Partagez vos résultats. Montrez vos photos d’exercice à un ami photographe, postez-les dans un forum ou un club photo. Le regard extérieur identifie des choses que vous ne voyez pas dans vos propres images.
Quel est le meilleur rapport qualité-prix pour un livre photo débutant ?
« J’apprends la photographie » de Nicolas Croce à 13 euros offre le meilleur rapport. 25 exercices pratiques, format compact, approche terrain. Pour un investissement plus complet, « Composez, réglez, déclenchez ! » de Anne-Laure Jacquart à 26 euros reste la référence avec sa couverture exhaustive des bases.
Les livres photo sont-ils adaptés aux photographes smartphone ?
La plupart des principes enseignés dans ces livres (composition, lumière, regard) s’appliquent à n’importe quel appareil, smartphone compris. Les exercices de « J’apprends la photographie » fonctionnent avec un téléphone. Seuls les ouvrages très techniques sur les réglages manuels (vitesse, ouverture) nécessitent un appareil avec modes semi-auto ou manuel.
Faut-il lire un livre photo en entier ou piocher des chapitres ?
Ça dépend du livre. Les ouvrages progressifs comme « Composez, réglez, déclenchez ! » gagnent à être lus dans l’ordre parce que chaque chapitre construit sur le précédent. Les recueils de fiches comme « Tous photographes ! 58 leçons » ou « La photo c’est pas sorcier » sont conçus pour le picorage selon les besoins du moment.
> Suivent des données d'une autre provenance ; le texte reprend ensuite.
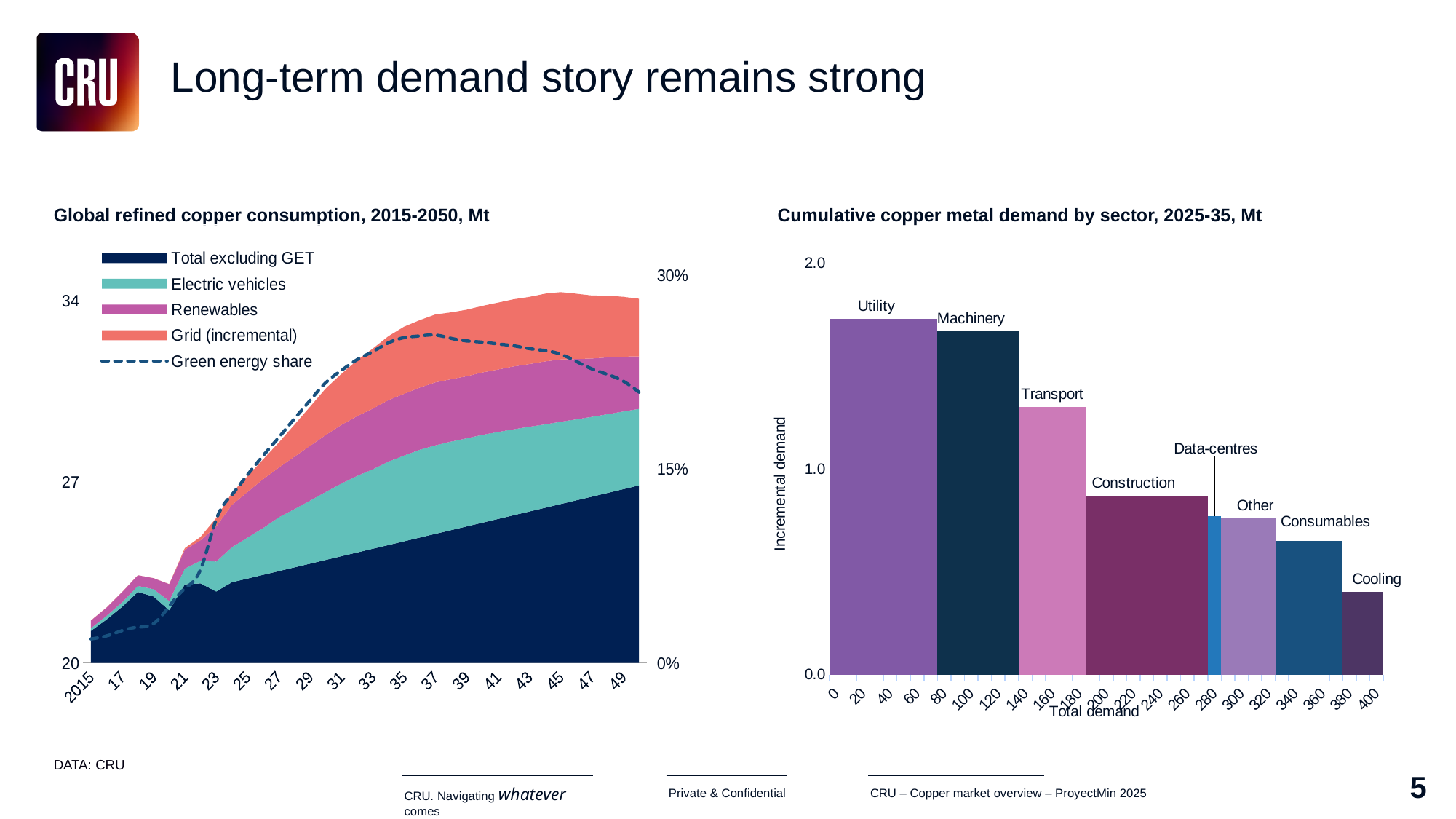
In the chart titled 'Global refined copper consumption, 2015-2050, Mt', is the Green energy share in 2015 greater or less than 15%? less In the chart titled 'Cumulative copper metal demand by sector, 2025-35, Mt', is the incremental demand for Cooling greater or less than 1.0? less In the chart titled 'Cumulative copper metal demand by sector, 2025-35, Mt', which sector has the lowest incremental demand? Cooling In the chart titled 'Global refined copper consumption, 2015-2050, Mt', does the 'Total excluding GET' series generally rise or fall from 2015 to 2049? Rise In the chart titled 'Cumulative copper metal demand by sector, 2025-35, Mt', is the incremental demand for Transport greater or less than 1.0? greater In the chart titled 'Global refined copper consumption, 2015-2050, Mt', which legend entry is drawn as a dashed line? Green energy share In the chart titled 'Cumulative copper metal demand by sector, 2025-35, Mt', which sector has the highest incremental demand? Utility In the chart titled 'Cumulative copper metal demand by sector, 2025-35, Mt', which has the larger incremental demand, Machinery or Construction? Machinery In the chart titled 'Cumulative copper metal demand by sector, 2025-35, Mt', how many sectors are shown? 8 In the chart titled 'Global refined copper consumption, 2015-2050, Mt', how many entries does the legend list? 5 What kind of chart is the one titled 'Cumulative copper metal demand by sector, 2025-35, Mt'? Bar chart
À partir de quel âge peut-on offrir un livre photo ?
Dès 12-13 ans, un ado curieux peut tirer profit de « J’apprends la photographie » grâce à ses exercices concrets et son langage simple. « Composez, réglez, déclenchez ! » convient à partir de 15-16 ans. Les ouvrages de Freeman ou Peterson s’adressent plutôt à des adultes ou des ados passionnés qui ont déjà manipulé un appareil photo.
Livre photo papier ou numérique : lequel choisir ?
Le papier reste préférable pour un premier livre d’apprentissage. Les photos sont reproduites en plus grand format, les couleurs sont plus fidèles, et l’objet physique invite à annoter et corner les pages. Le format numérique convient bien en complément, pour chercher un mot-clé rapidement ou emporter sa bibliothèque en voyage.